Some irrelevant text.
Job id = 33
Some other text.
Status = Done
And another text.
Count = 10
Trailing text.
"""
printfn "%A" (run parse sample)
0
(*
result:
Success: {Id = 33;
Status = Done;
Count = 10;}
*)
因此,它可以工作,但是有两个问题:明显的重复(jobId函数中的"Job id"和顶级解析器中的"Job id"等),并且期望"Job id","Status"和计数"按此特定顺序排序,这是错误的要求.
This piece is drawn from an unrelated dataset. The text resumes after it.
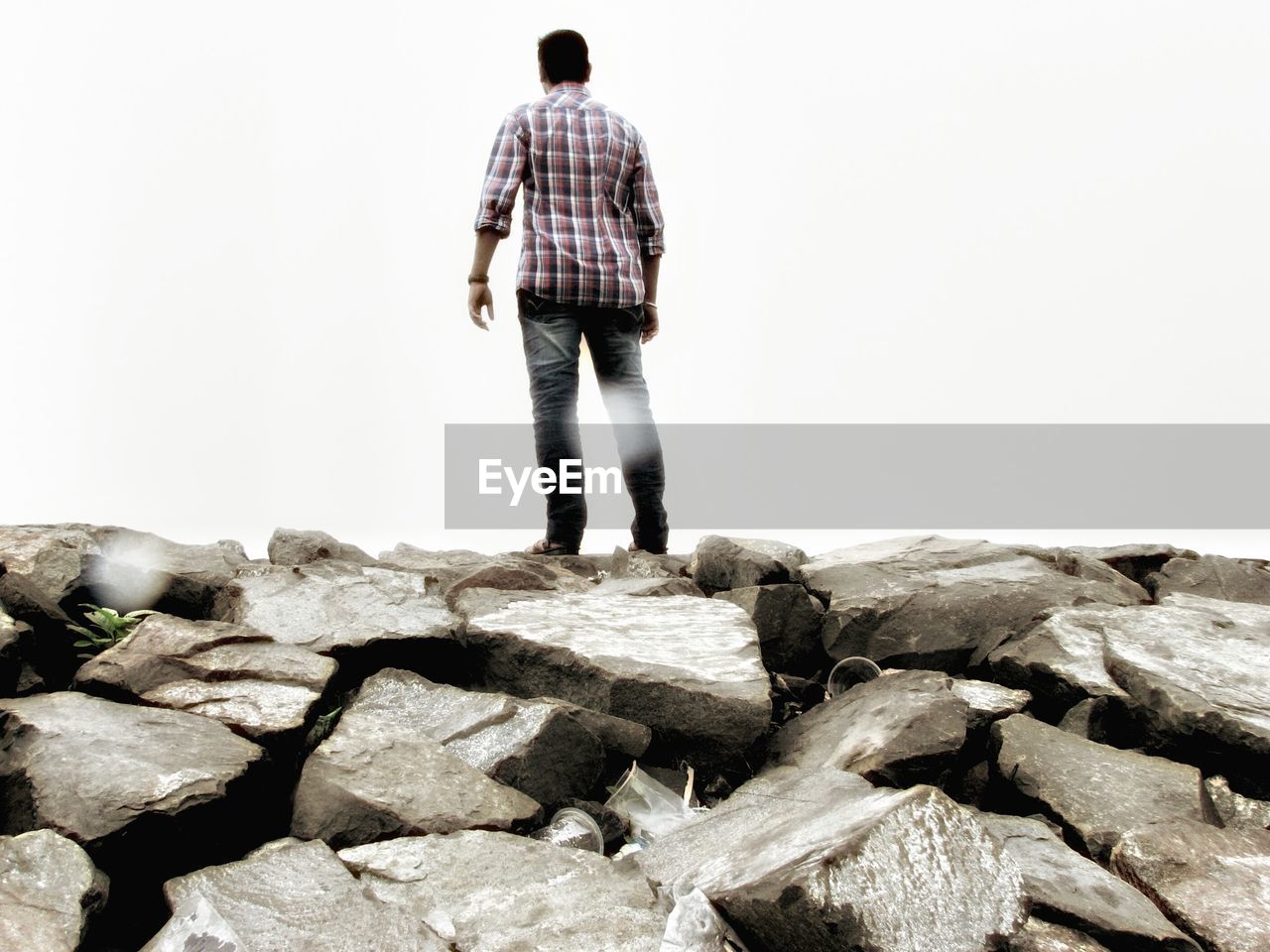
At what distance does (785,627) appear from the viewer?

So, it works but it has two problems: obvious duplication ("Job id" in jobId function and "Job id" in the top-level parser and so on), and it expects "Job id", "Status" and "Count" to be sequenced in this particular order, which is wrong by the requirement.
我有很强的感觉,对此有一个优雅的解决方案.
I have a strong feeling that there's an elegant solution for this.
谢谢!
推荐答案
第一个问题(重复)可以通过较小的重构来解决.基本思想是将每个解析器包装到一个可以跳过的包装器中.
请注意,该代码还远远不够完善,我只是试图使重构尽可能小.
The first problem (duplication) can be solved with a minor refactoring. The basic idea is wrapping each parser into a wrapper that would do skipping.
Note that this code is yet far from perfection, I just tried to make refactoring as small as possible.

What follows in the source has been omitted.